I think that just because it isnt a full dark black color and the red still shows through that it is making it looks a little gray

Thanks for the critism lol, got me motivated to fix it 

Ill get some pics of what it looks like now soon


----------



## TGrayEco (Feb 25, 2011)

Yeah, they aren't shiny, and look a little hazy, but I don't think it looks bad. Since you said you didn't use VHT nightshades...what did you use? That probably has something to do with it. Because I've always used nightshades, and have never had it look hazy.


----------



## 70x7 (Apr 24, 2011)

This is the product I used.
Rust-Oleum/10 oz. translucent black lens tint (253256) | Paint and Body | AutoZone.com

but I did have to wax them to bring a shine out. Maybe niteshades you dont have to?


----------



## donmagicjuan (Mar 11, 2011)

4 coats of nightshades 5 coats of clear. Wetsanded to get rid of any orange peel then buffed with a polishing compound and a buffer. 
A lot of work but they look like I bought them that way.


----------



## iKermit (Dec 13, 2010)

70x7-Nightshades require a coat of clear, to really make them shine. Post up pictures of how your taillights look now . Either way, i liked them not so shiny for some reason. I am a fan of flat black afterall.




donmagicjuan said:


> 4 coats of nightshades 5 coats of clear.

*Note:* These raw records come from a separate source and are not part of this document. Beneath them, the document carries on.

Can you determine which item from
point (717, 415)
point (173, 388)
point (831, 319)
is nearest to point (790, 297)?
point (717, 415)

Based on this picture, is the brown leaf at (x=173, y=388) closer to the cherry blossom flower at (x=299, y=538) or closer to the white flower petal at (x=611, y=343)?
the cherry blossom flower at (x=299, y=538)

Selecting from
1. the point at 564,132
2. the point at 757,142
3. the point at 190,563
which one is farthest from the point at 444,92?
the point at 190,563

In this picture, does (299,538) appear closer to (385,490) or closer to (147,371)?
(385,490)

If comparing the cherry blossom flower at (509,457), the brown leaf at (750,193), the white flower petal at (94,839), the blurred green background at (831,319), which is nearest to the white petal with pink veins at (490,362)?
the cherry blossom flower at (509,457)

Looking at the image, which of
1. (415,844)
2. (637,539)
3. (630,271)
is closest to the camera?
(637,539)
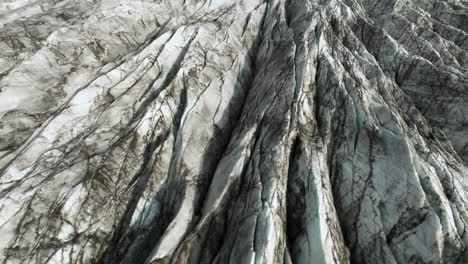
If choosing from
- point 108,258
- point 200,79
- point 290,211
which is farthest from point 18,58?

Wetsanded to get rid of any orange peel then buffed with a polishing compound and a buffer.
> A lot of work but they look like I bought them that way.


Your right, you will probably fool a lot of drivers out there lol.


----------



## 70x7 (Apr 24, 2011)

I cleaned them up a little and the wax brought some shine out. They dont reflect like glass, but I do not regret the way they turned out. I didnt want the dark solid black look so I went lighter on the shade


----------



## gman19 (Apr 5, 2011)

I think they look pretty darn sweet!
Nice job. This may be my next project after the window tint is done next week.


----------



## 70x7 (Apr 24, 2011)

Thanks!!!


----------



## Efizzle (May 8, 2011)

Hey man right idea, just not finished. You're not going to be able to get those things shined up with just wax. You need to wet sand them with 1500 grit sand paper lightly and then use a quality polishing compound on them. Meguairs #80 or something similar. Follow up with a coat of wax, and they will look great.


----------



## 70x7 (Apr 24, 2011)

so i figured id try it out and so i removed them today and wetsanded them with 2000grit paper and used a polished compound. It really did make a difference!!
I thought they looked ok before, but glad I put a little more elbow grease into it.
Anyway, it wasnt sunny today so I couldnt get great pictures of the shine but here a couple...


----------



## Andy2012ltz_rs (Aug 1, 2011)

Looks like your extra work really paid off. They look pretty bad ass!


----------



## Cruzen Ohio (Oct 30, 2011)

Looks awesome!!!! Im wanting to do this too.


----------



## 70x7 (Apr 24, 2011)

thanks!
Ill get a few more pics when i get a chance. I did end up removing them and wetsanding with polish to bring the reflection out alot more. 
I liek the way they turned out... not too black and not too red


----------



## VGT (Oct 9, 2011)

Looks terrible without the clear coat, finish the job.


----------



## 70x7 (Apr 24, 2011)

VGT said:


> Looks terrible without the clear coat, finish the job.


yes sir! :uhh:


----------



## mzodarg (Sep 3, 2011)

No offense but to me it looks like now you have them prepped for the clear coat. Have you considered it?

Tre'


----------



## 70x7 (Apr 24, 2011)

did a little more elbow grease while back and they look nice and shiny now. just didnt feel the need to update the thread.


----------



## iKermit (Dec 13, 2010)

70x7 said:


> did a little more elbow grease while back and they look nice and shiny now. just didnt feel the need to update the thread.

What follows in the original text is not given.